One last thing I like to add a teaspoon of Gold’s Horseradish and Beets. Beets are suppose to improve blood flow. The first time I added Gold’s Horseradish and Beets to my tuna salad. The veins in my hands were highly noticeable (bulging with a pronounced blue coloring) and the hands themselves were slightly cool to the touch which is unusual as I am a hot body in my ways than one ;-) A couple of hours later my hands were hot to the touch. Not sure what happened exactly but what a ride!
It’s time to talk about my favorite subject – me! Yeah, I know what you are thinking, “Cheryl, haven’t we been talking about you the whole time? Matter of fact isn’t this damn phone sex blog about you and only you?” Yes and no. To chat with me, call 1-888-669-6389. Now I will give you one guess as to why this blog is called, Cheap Phone Sex with Cheryl. No, it’s not because I wait for mayonnaise to go on sale. It is due to my prices! The cost of a phone sex session is $12 for 15-minutes. Regular clients may purchase a package. To chat with my girls click here and guys looking for a new mistress must first take a test. Oh yeah, and never call any of my numbers to ask questions. Ask your phone sex questions here.

Phone Sex Tip #315: Ask for the Special or a Set Price

Now that you understand the difference between a credit card ‘hold’ and ‘charge’, you can fully appreciate today’s tip – ask for the special or a set price.

The pricing model for most phone sex services is for you, the client, to pay by the minute. There is usually a minimum of 10-minutes sometimes 5-minutes. At Cheap Phone Sex, I offer phone sex sessions at a rate of 80¢ per minute. The minimum is 15-minutes. That doesn’t mean that you must stay on the phone for the full 15-minutes (although you will want to do that). It means that whether you stay on the phone for 1 min or 3 or 10 or the full 15 minutes, the price of the phone sex call is $12.

Most guys never know how long a phone sex session will take. It varies. However, some phone sex clients tend to have a general idea of how long they would like to talk or more importantly how much they want to spend. I make it easier by asking if you want to do the minimum $12, “play it by ear” or have a set amount of time/dollars you want to spend. I find that if my client knows ahead of time how much is being charged to his card that sets his mind at ease and makes the call more pleasurable.

When I ask very matter-of-factly if you want to do the minimum, some of you are so cute. A few of you sound a little embarrassed. Don’t be! It doesn’t hurt my feelings if you want to chat for 15-minutes. I am profoundly humbled by the fact that you choose to use my phone sex service in the first place. Plus whether you purchase the minimum or a half hour or a package of calls, everyone gets the same treatment – my general bitchiness. Not kidding. I am sarcastic to a fault. While I do all types of calls (except submission) my specialty is of course domination calls because it fits my personality – bitchy.

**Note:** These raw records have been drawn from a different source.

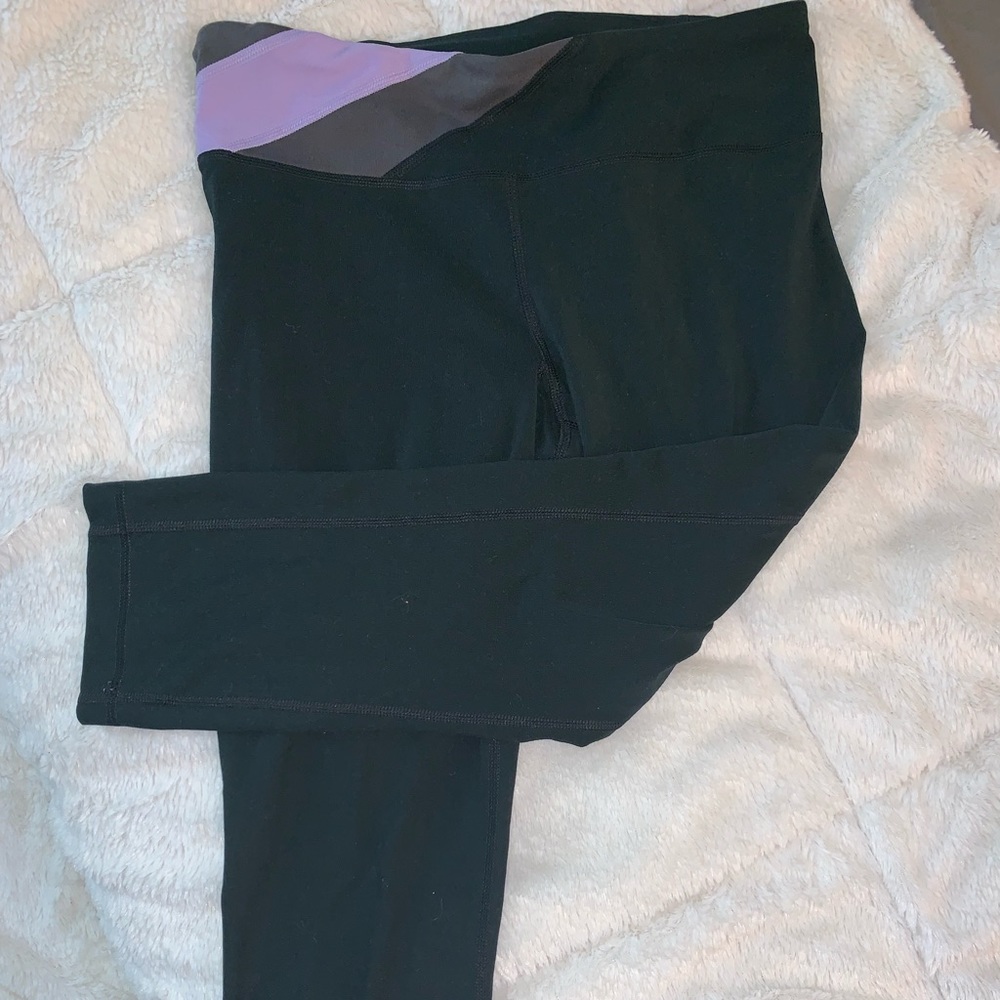 underarmour leggings :)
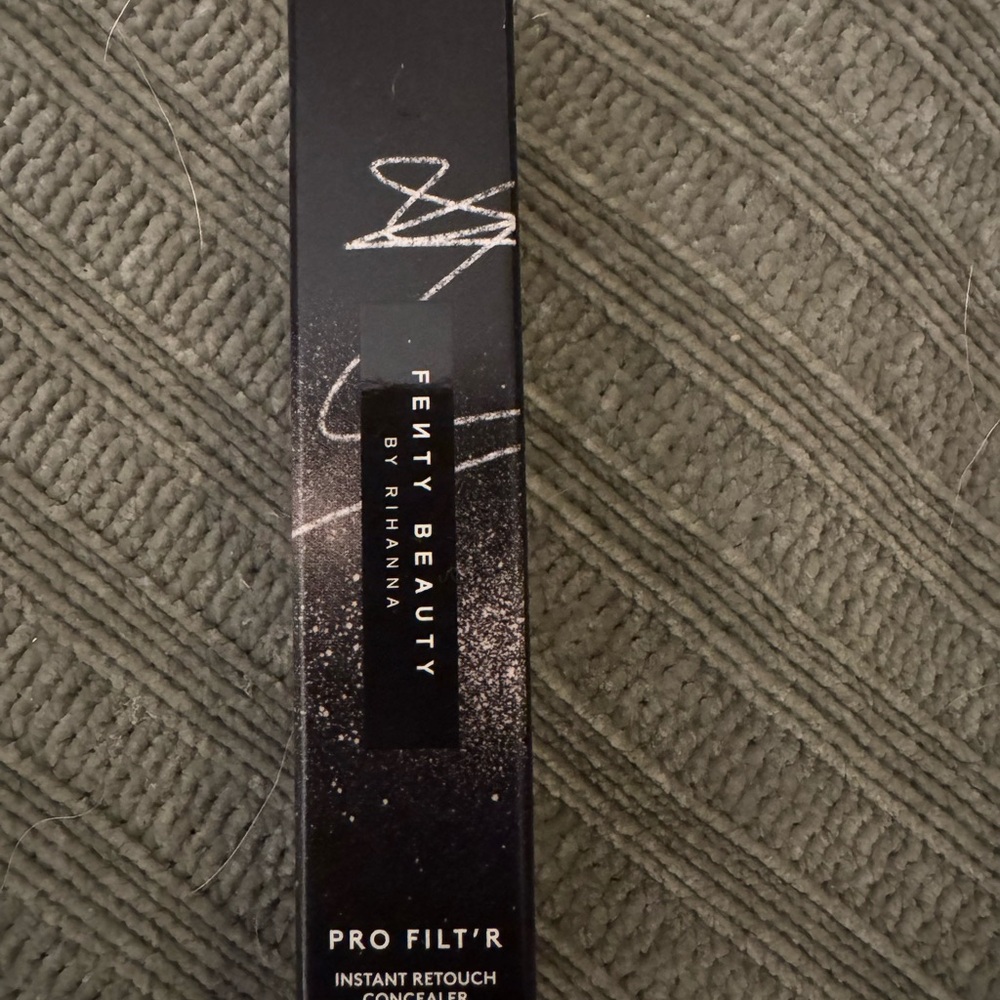 Fenty Beauty Pro Filt'r Instant Retouch concealer color 110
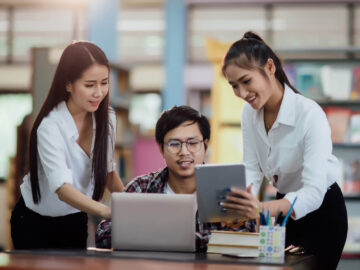 ILustrasi bekerja di luar negeri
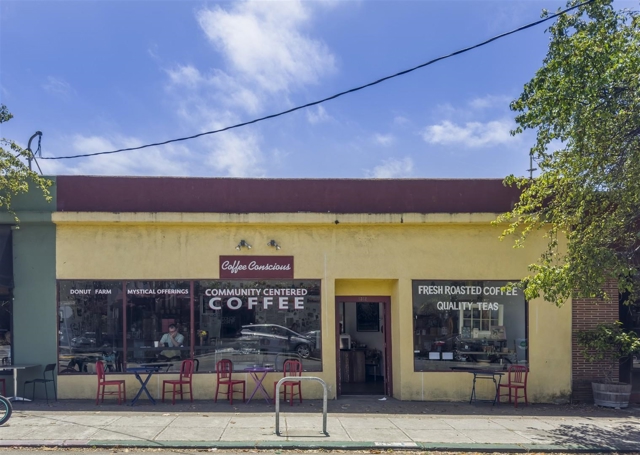 Image 43 of 49 For 1447 Kains Ave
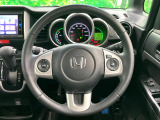 【純正革巻きステアリング】上質な革を使用することで、手にしっかり馴染みとても運転しやすいハンドルです♪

So, whether it’s me and my girls or another phone sex service, if you get a live dispatcher (not always possible with automated systems), do not be afraid to ask for the minimum and have her run your card for only ‘the minimum’ or whatever price point you want. Nice tip, huh?
Couple of housekeeping items: First, to reach me, Cheryl, call 1-888-669-6389. You must be 23+ and I only accept credit/debit/gift cards. The phone sex session is $12 for 15-minutes. If you are a regular caller, you may purchase a package of phone sex calls at a discount. Never call to ask questions. If you have a question, ask here. Follow this link to chat with my girls. Unless you are a sub. Subs need to be trained FIRST.